Tiger shot dead in India, human-wildlife conflict increases

Tiger with cub, Tiger shot dead in India
Tiger with cub, photo: Canva

Indian police have shot dead a tiger who was accused of killing nine people, officials said Sunday. The operation involved 200 people, including trackers on elephants.

Officials said the tiger terrorized locals living on the border of the Valmiki Tiger Reserve in Champaran in eastern India. They stopped going out in the evening after the tiger’s first attack.

After failed attempts to tranquillize the animal, authorities gave permission to kill the male tiger, estimated to be around three or four years old.

“Two teams went into the forest on two elephants on Saturday afternoon, and the third one waited where we thought the tiger would exit — and we fired five rounds to kill it there,” local police chief Kiran Kumar told news agency AFP.

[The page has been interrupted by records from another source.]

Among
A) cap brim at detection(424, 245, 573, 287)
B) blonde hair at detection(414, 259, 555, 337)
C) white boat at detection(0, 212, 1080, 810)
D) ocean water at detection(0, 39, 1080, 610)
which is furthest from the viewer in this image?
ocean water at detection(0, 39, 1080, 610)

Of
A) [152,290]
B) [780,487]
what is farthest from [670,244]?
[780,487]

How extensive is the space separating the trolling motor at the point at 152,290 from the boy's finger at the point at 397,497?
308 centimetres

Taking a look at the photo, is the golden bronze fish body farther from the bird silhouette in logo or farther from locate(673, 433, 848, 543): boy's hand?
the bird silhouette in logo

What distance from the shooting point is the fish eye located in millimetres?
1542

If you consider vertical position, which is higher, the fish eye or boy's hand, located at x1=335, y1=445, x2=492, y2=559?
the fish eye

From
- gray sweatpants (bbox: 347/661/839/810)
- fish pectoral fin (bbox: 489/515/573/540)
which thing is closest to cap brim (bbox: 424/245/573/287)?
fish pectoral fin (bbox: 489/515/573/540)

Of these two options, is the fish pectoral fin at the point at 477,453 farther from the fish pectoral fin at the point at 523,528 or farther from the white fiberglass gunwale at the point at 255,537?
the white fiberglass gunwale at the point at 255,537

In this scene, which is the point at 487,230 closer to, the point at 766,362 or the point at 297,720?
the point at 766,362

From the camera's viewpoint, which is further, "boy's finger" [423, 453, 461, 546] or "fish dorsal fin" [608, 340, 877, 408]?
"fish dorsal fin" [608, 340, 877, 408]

It took about six hours for the team of eight shooters and about 200 forest department officials to complete the operation, Kumar said.

Locals celebrated after the tiger was killed. “It was a sleepless night for the whole village. We kept beating tin containers to shoo away the tiger if at all it was hiding near our village,” villager Paltu Mahato told the newspaper Hindustan Times.

Conservationists blame the rapid growth of human settlements around forests and reserves for an increase in human-wildlife conflicts in India.

India is home to around 70 percent of the world’s tigers, with an estimated population of 2,967 in 2018.